Reputation: 27
As said in: https://databricks.com/blog/2015/06/02/statistical-and-mathematical-functions-with-dataframes-in-spark.html
The describe()
function works for each numerical column, It is possible to do it against rows? My DF size is 53
cols and 346,143
rows, so transpose is not an option. How can I do it?
I'm using Spark 2.11
Upvotes: 0
Views: 1157
Reputation: 27373
You can do your own UDF. Either you make an separate UDF for each quantity or put everything in 1 UDF returning a complex result:
val df = Seq(
(1.0,2.0,3.0,4.0,5.0)
).toDF("x1","x2","x3","x4","x5")
val describe = udf(
{ xs : Seq[Double] =>
val xmin = xs.min
val xmax = xs.max
val mean = xs.sum/xs.size.toDouble
(xmin,xmax,mean)
}
)
df
.withColumn("describe",describe(array("*")))
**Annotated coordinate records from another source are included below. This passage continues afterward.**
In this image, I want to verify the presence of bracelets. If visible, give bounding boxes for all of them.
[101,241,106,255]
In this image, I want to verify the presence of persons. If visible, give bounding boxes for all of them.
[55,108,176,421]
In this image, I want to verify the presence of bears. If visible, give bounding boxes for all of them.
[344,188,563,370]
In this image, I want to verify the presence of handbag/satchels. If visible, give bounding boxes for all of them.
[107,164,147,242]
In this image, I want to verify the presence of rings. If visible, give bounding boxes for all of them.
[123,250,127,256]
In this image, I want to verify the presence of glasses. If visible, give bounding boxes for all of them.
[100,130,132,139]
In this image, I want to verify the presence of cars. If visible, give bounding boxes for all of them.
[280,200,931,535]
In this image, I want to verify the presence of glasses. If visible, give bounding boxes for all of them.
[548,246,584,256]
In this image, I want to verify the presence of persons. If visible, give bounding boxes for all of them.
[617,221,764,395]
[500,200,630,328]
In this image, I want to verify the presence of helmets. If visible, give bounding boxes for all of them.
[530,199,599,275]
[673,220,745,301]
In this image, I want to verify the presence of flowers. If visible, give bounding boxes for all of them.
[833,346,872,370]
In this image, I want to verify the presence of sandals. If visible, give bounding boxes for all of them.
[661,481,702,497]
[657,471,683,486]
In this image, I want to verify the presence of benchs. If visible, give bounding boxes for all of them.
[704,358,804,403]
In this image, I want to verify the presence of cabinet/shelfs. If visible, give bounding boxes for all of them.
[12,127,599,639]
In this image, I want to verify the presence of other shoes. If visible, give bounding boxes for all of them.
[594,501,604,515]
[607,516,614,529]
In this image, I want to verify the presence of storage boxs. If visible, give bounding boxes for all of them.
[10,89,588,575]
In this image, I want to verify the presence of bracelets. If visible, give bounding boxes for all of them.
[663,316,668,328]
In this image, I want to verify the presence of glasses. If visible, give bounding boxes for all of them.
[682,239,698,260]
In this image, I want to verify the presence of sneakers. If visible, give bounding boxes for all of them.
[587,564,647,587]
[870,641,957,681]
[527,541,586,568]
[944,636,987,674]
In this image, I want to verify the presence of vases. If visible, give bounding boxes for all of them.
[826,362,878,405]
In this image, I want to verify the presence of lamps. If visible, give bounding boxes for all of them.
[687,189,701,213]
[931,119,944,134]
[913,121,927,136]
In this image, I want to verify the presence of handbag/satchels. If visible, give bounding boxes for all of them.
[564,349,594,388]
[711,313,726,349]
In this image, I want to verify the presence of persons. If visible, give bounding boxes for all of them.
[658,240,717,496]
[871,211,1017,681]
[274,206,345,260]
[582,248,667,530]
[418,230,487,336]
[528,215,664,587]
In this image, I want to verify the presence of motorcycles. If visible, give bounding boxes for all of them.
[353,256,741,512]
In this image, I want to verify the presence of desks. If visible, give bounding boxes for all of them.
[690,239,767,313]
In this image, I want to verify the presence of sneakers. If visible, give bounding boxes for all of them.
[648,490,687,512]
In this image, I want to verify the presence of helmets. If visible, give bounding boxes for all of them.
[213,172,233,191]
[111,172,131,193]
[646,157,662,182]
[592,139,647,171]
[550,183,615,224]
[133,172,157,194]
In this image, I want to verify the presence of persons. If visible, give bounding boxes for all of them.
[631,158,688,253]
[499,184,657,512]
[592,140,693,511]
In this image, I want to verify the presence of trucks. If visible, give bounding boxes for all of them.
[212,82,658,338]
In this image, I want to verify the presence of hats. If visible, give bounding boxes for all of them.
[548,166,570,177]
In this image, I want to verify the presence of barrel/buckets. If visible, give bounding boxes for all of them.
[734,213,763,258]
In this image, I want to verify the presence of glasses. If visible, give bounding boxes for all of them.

.withColumn("min",$"describe._1")
.withColumn("max",$"describe._2")
.withColumn("mean",$"describe._3")
.drop($"describe")
.show
gives:
+---+---+---+---+---+---+---+----+
| x1| x2| x3| x4| x5|min|max|mean|
+---+---+---+---+---+---+---+----+
|1.0|2.0|3.0|4.0|5.0|1.0|5.0| 3.0|
+---+---+---+---+---+---+---+----+
Upvotes: 1